**Selected text**
============================================================
Linton Freeman (one of the authors of UCINET) developed basic measures of the centrality of actors based on their degree, and the overall centralization of graphs.

Figure 10.5 shows the output of Network>Centrality>Degree applied to out-degrees and to the in-degrees of the Knoke information network.  The centrality can also be computed ignoring the direction of ties (i.e. a tie in either direction is counted as a tie).

Figure 10.5.  Freeman degree centrality and graph centralization of Knoke information network

Actors #5 and #2 have the greatest out-degrees, and might be regarded as the most influential (though it might matter to whom they are sending information, this measure does not take that into account). Actors #5 and #2 are joined by #7 (the newspaper) when we examine in-degree. That other organizations share information with these three would seem to indicate a desire on the part of others to exert influence. This is an act of deference, or a recognition that the positions of actors 5, 2, and 7 might be worth trying to influence. If we were interested in comparing across networks of different sizes or densities, it might be useful to "standardize" the measures of in and out-degree. In the last two columns of the first panel of results above, all the degree counts have been expressed as percentages of the number of actors in the network, less one (ego).
============================================================
**Direction 1**
Answer these from the passage on degree centrality, one line each:
(a) Who developed the basic degree-based measures of actor centrality and graph centralization?
(b) Which actor in the Knoke information network is the newspaper?
(c) In the last two columns of the first panel, the degree counts are expressed as percentages of what?
============================================================
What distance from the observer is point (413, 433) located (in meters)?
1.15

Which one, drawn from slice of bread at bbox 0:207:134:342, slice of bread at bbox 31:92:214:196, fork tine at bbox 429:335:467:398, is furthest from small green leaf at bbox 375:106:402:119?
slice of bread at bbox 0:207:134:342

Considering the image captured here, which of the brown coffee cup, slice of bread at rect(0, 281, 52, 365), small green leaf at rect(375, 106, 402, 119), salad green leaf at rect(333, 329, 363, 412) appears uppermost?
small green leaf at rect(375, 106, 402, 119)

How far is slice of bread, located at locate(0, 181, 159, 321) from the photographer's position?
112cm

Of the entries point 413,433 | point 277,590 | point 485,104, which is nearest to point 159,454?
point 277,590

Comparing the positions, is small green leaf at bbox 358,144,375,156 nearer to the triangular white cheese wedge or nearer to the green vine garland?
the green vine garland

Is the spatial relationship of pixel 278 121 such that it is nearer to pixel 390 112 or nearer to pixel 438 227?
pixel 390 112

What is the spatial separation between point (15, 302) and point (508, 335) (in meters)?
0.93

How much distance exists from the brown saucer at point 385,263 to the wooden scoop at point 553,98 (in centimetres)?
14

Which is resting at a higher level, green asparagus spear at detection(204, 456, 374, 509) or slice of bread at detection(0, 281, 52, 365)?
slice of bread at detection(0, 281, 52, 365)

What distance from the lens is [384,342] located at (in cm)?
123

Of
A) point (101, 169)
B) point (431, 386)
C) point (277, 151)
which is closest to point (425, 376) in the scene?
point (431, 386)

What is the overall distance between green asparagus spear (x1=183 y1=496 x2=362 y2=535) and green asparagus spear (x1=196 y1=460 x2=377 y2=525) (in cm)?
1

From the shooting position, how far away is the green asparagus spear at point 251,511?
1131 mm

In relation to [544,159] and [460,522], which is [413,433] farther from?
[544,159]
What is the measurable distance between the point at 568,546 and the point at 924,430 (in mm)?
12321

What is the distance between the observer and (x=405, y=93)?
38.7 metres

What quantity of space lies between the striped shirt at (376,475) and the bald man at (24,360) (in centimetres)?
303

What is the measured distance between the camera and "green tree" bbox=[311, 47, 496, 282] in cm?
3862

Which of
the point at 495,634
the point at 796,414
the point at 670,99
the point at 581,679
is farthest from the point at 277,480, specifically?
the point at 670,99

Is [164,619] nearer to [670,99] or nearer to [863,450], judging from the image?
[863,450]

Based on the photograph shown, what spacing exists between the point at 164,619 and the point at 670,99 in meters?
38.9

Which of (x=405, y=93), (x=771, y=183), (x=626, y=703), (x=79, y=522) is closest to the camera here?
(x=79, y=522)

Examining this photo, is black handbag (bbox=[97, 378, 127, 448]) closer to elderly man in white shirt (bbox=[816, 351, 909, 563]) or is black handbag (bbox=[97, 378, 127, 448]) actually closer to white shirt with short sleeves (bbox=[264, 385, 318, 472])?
============================================================
**Direction 2**
How many lines of the listing contain the word "leaf"? Give only the number.

**Reply 1**
(a) Linton Freeman
(b) Actor #7
(c) The number of actors in the network, less one (ego)

**Reply 2**
4